> TASK REQUIREMENTS:
**a)** Answer these questions using the article on dyslexia. Mark your answers (i), (ii) and (iii).
(i) What share of the population does dyslexia affect?
(ii) What is dyslexia believed to be caused by?
(iii) Who diagnoses dyslexia?
**b)** Continue the article on dyslexia from the point where it stops.

> DOCUMENT TEXT:
<<<<

Dyslexia Awareness MonthOpinion

Dyslexia Through My Eyes!  

By Mackenzie From Year 6

Dyslexia, is a fancy term for a learning difference. People with dyslexia have trouble with reading despite having normal intelligence. It is a common learning disability and occurs in all areas of the world. It affects 3–7% of the population; however, up to 20% of people may have some degree of symptoms.

Mackenzie with fury friends Teddy and Barney

Some people with dyslexia  have difficulties in spelling words, others find reading and writing difficult. Dyslexia is believed to be caused by certain genes. The underlying mechanisms of dyslexia are problems within the brain language processing.

Dyslexia is diagnosed by educational psychologists through a series of tests. The test involves memory, spelling, vision, and reading skills. While dyslexia is more often diagnosed in men, it has been suggested that it affects men and women equally.

>>>>

> EXTRACTED INFORMATION:
<<<<

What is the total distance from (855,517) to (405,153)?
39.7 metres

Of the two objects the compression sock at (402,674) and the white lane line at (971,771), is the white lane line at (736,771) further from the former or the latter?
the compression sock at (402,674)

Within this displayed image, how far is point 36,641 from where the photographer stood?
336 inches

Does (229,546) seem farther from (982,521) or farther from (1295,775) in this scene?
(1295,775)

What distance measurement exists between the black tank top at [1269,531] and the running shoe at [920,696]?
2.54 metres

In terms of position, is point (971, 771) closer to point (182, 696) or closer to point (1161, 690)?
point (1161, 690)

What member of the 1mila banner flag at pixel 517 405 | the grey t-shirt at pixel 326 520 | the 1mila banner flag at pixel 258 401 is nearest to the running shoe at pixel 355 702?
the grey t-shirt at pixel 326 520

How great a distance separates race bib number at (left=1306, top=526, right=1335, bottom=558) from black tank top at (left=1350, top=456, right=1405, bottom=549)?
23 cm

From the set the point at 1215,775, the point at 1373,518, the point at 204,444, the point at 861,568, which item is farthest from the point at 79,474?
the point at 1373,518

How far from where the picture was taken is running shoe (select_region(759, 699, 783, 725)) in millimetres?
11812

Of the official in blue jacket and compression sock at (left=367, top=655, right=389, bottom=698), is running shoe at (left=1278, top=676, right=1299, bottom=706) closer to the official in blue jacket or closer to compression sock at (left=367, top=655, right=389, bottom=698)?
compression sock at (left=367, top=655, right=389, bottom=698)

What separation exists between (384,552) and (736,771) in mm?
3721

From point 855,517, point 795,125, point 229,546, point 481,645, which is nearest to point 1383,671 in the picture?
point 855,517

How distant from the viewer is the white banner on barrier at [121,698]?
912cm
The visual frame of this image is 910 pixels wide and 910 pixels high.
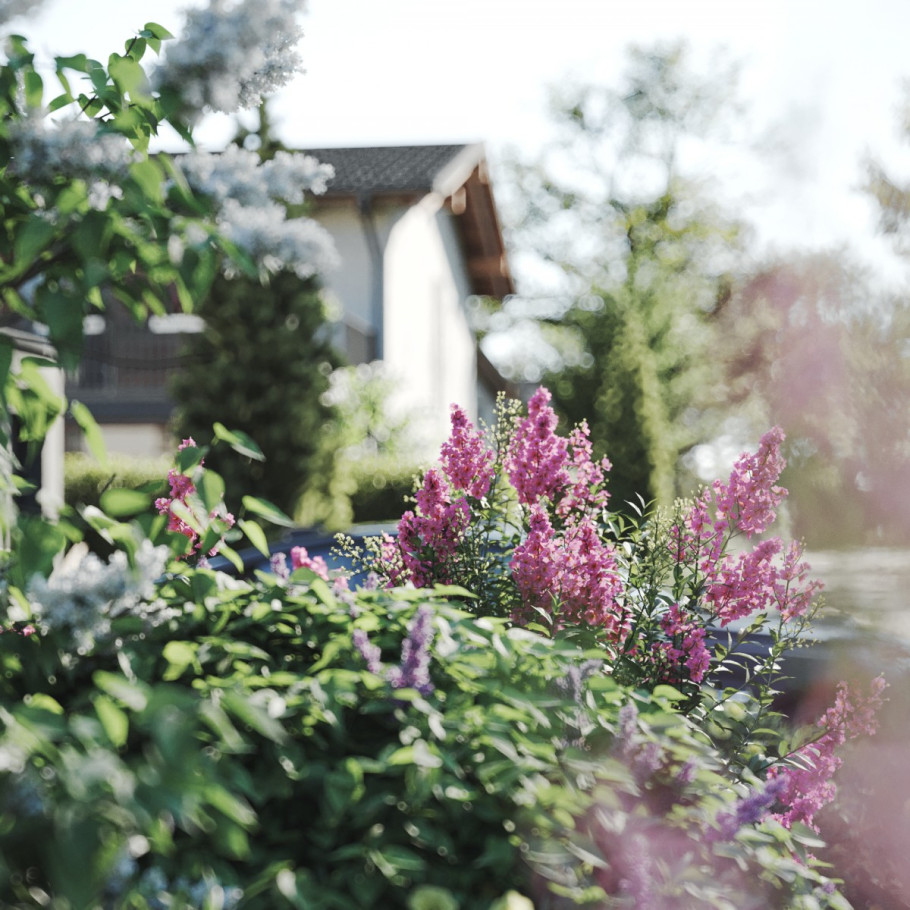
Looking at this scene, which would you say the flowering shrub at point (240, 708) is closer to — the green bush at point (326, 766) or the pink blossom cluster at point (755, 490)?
the green bush at point (326, 766)

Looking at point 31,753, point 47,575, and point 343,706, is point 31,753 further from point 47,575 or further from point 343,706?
point 343,706

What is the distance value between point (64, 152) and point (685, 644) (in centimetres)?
220

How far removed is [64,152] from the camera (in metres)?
1.72

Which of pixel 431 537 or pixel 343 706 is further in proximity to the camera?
pixel 431 537

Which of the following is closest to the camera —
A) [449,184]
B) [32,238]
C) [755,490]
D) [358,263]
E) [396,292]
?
[32,238]

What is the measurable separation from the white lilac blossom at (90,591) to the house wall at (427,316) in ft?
40.9

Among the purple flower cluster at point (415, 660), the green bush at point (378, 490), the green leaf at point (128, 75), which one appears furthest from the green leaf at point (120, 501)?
the green bush at point (378, 490)

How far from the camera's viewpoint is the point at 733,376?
81.9 ft

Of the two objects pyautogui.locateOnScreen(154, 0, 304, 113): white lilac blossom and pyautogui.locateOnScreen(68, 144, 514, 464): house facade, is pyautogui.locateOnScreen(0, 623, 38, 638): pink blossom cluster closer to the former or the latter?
pyautogui.locateOnScreen(154, 0, 304, 113): white lilac blossom

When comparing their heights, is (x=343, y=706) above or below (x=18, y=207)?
below

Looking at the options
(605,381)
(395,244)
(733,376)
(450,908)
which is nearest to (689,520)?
(450,908)

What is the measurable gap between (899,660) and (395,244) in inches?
474

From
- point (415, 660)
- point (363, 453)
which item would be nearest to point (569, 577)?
point (415, 660)

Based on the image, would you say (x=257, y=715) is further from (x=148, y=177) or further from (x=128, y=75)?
(x=128, y=75)
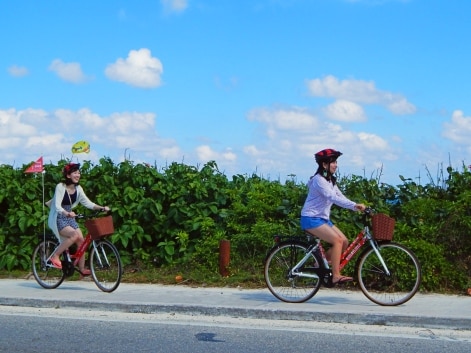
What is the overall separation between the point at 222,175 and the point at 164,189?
1094 millimetres

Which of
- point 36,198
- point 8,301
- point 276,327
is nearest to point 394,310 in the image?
point 276,327

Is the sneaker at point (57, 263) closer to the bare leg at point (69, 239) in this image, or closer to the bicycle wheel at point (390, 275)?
the bare leg at point (69, 239)

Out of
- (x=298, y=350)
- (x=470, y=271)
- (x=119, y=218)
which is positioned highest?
(x=119, y=218)

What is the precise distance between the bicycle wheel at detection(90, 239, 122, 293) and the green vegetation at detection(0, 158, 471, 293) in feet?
2.82

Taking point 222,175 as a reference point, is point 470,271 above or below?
below

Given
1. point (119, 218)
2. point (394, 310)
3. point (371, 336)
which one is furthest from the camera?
point (119, 218)

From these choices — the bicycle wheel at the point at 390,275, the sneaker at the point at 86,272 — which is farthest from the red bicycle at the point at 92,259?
the bicycle wheel at the point at 390,275

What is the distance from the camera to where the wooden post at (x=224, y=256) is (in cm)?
1116

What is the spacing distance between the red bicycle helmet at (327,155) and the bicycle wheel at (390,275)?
3.88 ft

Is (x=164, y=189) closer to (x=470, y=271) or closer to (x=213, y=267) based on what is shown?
(x=213, y=267)

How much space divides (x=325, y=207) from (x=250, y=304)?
1.49m

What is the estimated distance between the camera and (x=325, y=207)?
9.13 metres

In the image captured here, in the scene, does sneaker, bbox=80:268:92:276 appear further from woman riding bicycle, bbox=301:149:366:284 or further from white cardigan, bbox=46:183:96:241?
woman riding bicycle, bbox=301:149:366:284

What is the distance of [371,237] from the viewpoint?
9.01 meters
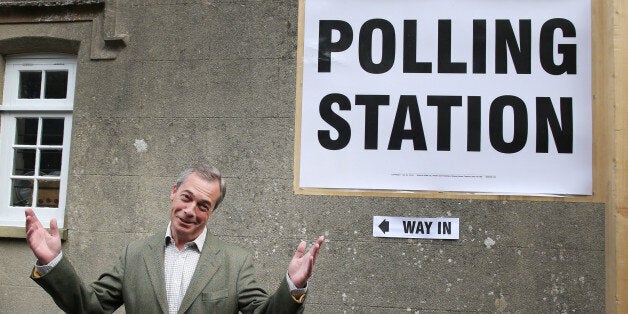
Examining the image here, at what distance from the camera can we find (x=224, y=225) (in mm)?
4895

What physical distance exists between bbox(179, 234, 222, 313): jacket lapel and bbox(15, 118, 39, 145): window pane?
10.8 ft

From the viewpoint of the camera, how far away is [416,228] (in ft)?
15.6

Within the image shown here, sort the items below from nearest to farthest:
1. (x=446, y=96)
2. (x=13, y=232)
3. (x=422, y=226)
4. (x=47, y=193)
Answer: (x=422, y=226), (x=446, y=96), (x=13, y=232), (x=47, y=193)

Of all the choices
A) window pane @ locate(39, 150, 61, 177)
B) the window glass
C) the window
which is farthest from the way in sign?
the window glass

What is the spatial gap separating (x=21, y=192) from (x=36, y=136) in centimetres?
55

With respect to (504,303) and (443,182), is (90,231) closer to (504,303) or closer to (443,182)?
(443,182)

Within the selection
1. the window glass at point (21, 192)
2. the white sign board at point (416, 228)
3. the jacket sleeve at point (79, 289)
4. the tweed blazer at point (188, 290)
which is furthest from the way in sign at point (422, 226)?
the window glass at point (21, 192)

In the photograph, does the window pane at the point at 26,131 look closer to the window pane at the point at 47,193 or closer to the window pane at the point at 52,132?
the window pane at the point at 52,132

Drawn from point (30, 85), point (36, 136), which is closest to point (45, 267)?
point (36, 136)

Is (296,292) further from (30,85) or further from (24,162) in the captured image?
(30,85)

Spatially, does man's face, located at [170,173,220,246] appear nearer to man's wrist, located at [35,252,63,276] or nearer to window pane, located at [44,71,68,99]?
man's wrist, located at [35,252,63,276]

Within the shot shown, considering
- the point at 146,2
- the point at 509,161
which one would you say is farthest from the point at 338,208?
the point at 146,2

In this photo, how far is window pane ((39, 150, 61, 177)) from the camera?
17.9 ft

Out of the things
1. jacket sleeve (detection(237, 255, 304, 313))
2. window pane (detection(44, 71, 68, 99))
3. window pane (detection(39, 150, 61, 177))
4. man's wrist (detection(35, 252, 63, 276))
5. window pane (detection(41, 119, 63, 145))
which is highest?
window pane (detection(44, 71, 68, 99))
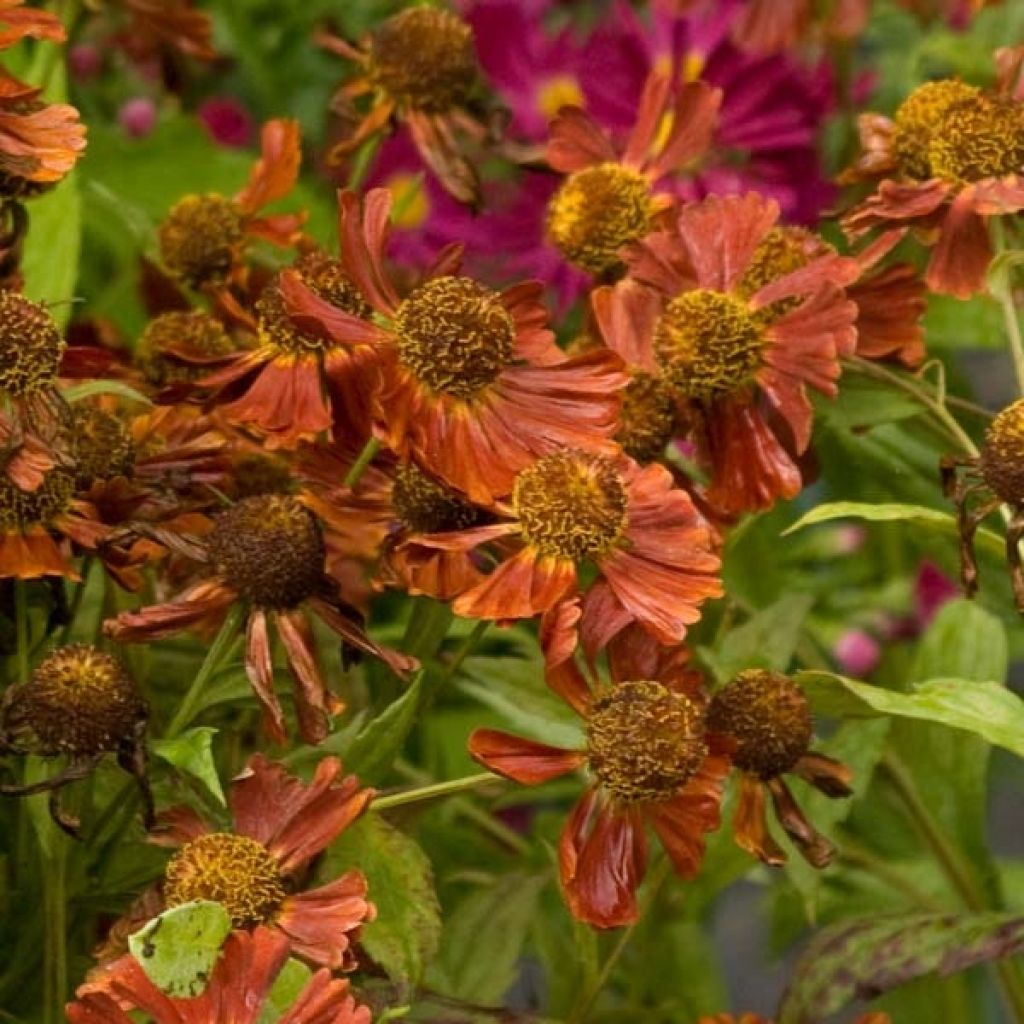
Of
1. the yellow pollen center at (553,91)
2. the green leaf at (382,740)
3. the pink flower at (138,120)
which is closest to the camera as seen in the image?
the green leaf at (382,740)

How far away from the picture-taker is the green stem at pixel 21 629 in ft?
1.88

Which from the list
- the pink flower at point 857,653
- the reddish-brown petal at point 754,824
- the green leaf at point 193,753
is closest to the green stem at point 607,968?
the reddish-brown petal at point 754,824

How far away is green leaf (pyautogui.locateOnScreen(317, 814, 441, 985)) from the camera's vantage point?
0.57 meters

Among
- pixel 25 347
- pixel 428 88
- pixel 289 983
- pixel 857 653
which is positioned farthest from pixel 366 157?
pixel 857 653

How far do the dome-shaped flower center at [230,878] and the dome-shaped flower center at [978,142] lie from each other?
0.29 m

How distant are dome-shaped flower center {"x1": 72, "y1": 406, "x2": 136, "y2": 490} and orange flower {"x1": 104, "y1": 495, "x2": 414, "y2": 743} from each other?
0.12 ft

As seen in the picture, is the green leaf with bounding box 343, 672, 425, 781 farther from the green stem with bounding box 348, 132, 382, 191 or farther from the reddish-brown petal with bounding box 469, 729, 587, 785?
the green stem with bounding box 348, 132, 382, 191

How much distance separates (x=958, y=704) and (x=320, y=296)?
0.65ft

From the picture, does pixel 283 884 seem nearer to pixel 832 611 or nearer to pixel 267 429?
pixel 267 429

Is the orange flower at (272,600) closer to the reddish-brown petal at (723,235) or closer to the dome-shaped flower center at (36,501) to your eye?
the dome-shaped flower center at (36,501)

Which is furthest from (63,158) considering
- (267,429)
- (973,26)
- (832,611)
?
(973,26)

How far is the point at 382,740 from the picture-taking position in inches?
22.7

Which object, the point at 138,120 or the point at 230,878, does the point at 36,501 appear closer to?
the point at 230,878

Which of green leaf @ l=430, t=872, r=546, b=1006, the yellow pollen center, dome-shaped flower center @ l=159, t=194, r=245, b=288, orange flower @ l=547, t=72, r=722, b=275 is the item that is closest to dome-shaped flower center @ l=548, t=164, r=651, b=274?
orange flower @ l=547, t=72, r=722, b=275
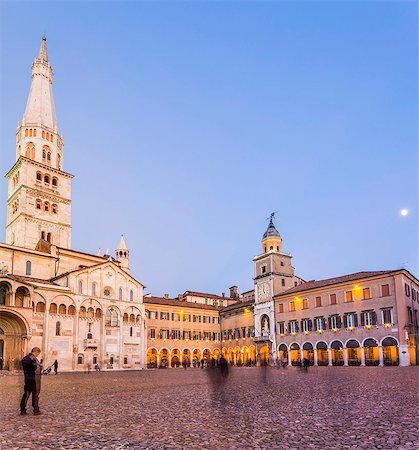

>>>>

> WRITTEN ANSWERS:
**a)**
(i) 3–7% of the population
(ii) Certain genes
(iii) Educational psychologists

**b)**
Photo by Angelina Litvin on Unsplash

Treatment involves adjusting teaching methods to meet the person’s needs. While not curing the underlying problem, it  will decrease the symptoms. Some believe that dyslexia should be best considered as a different way of learning, with both benefits and downsides.

Photo by Element5 Digital on Unsplash

When I was in year 3, I was diagnosed with dyslexia. It was a huge relief to me because then I finally  knew why I was finding it hard to write and spell. Every time I needed to write by myself I found it hard to spell all the words right. I had to ask for help each time. When I started reading ALL THE TIME, I  found it a lot easier to write and spell.

If I keep working hard, I will succeed in becoming a teacher as I’ve always wanted.